I have the same question. Curvature is a scalar value that defines the rate at which a curve is changing direction with respect to arc length, but what is the vector that tells us the direction that this curve is changing with respect to arc length? My theory is that it is: [dx/ds,dy/ds,dz/ds]; however, I don't know how you'd compute a vector such as this. Tangent, normal, and binormal vectors do not point in the direction of curvature. –  user74712 Apr 27 '13 at 20:51
    
@Marcus -- the formula you gave will calculate the curve tangent. You need to differentiate again to get curvature. –  bubba Apr 28 '13 at 8:04

1 Answer 1

Suppose we have a curve $\mathbf r$ that is parameterised by arclength, $s$, and let $\mathbf t$ be the unit tangent of $\mathbf r$. The curvature $\kappa$ is defined by $$ \kappa =\left\Vert{\frac{d{\mathbf t}}{ds}}\right\Vert = \left\Vert{\frac{d^2{\mathbf r}}{ds^2}}\right\Vert. $$ Note that this implies that $\kappa \ge 0$.

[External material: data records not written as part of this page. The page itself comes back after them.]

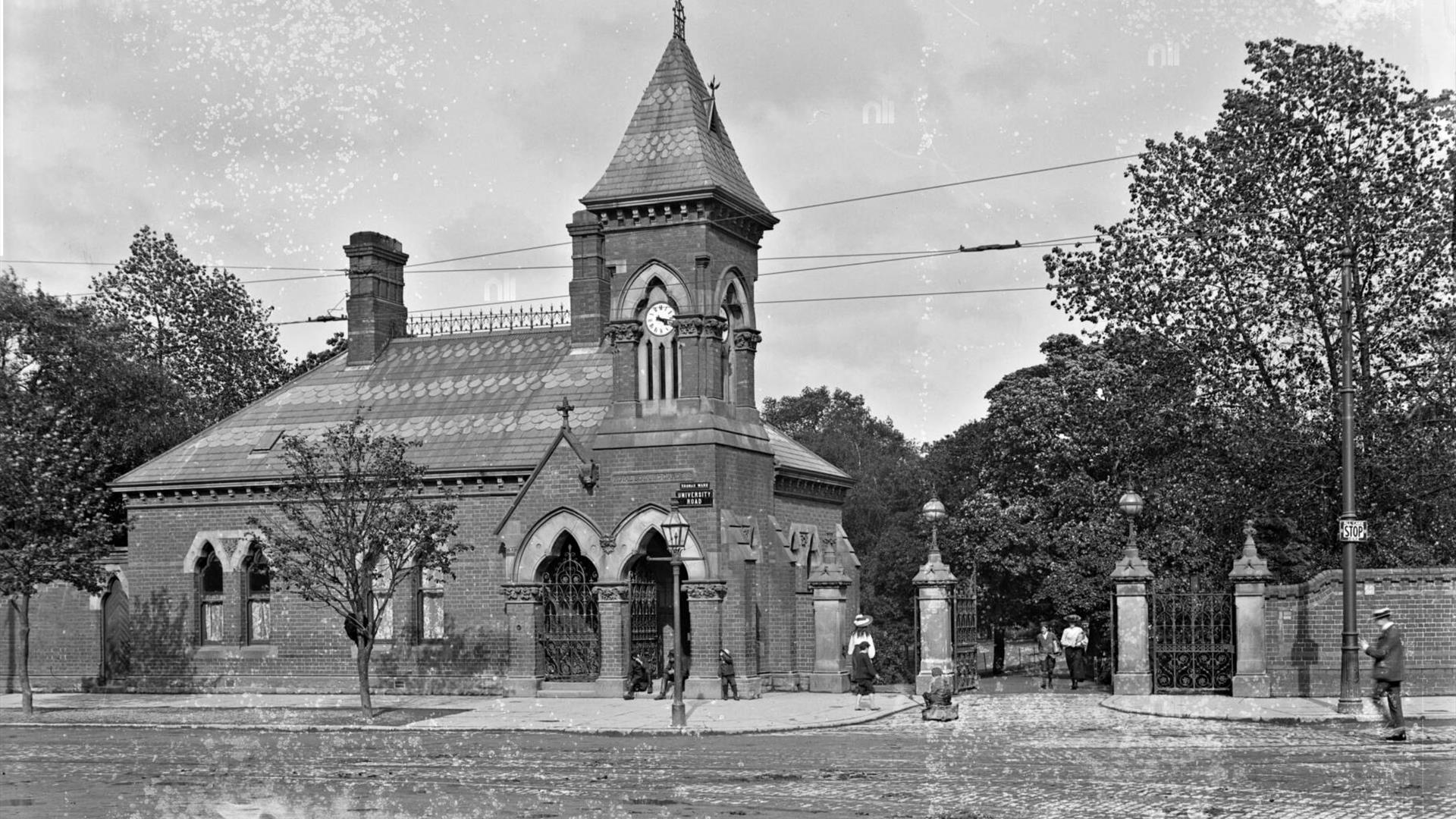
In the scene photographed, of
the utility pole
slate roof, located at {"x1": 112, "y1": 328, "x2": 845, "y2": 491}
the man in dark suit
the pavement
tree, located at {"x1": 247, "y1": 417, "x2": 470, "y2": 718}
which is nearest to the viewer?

The unit vector parallel to $\tfrac{d{\mathbf t}}{ds}$ is denoted by $\mathbf n$ and is called the principal normal of the curve.

So, we have $$ \frac{d{\mathbf t}}{ds} = \kappa {\mathbf n} $$ Since $\kappa \ge 0$, this last equation says that the vector $\mathbf n$ is a non-negative multiple of $\tfrac{d{\mathbf t}}{ds}$, which means that $\mathbf n$ points roughly in the direction that $\mathbf t$ is turning towards. In other words, roughly speaking, $\mathbf n$ points towards the concave side of the curve. Or saying it another way, $\mathbf n$ points towards the center of the osculating circle.

Incidentally (in case you're doing engineering or manufacturing rather than mathematics) ... when you're working with planar curves, and trying to offset them, these definitions are inconvenient. The principal normal flips from one side of the curve to the other at points of inflexion, so it's not very useful for offsetting purposes. There is a concept called "signed curvature" that works better in this situation.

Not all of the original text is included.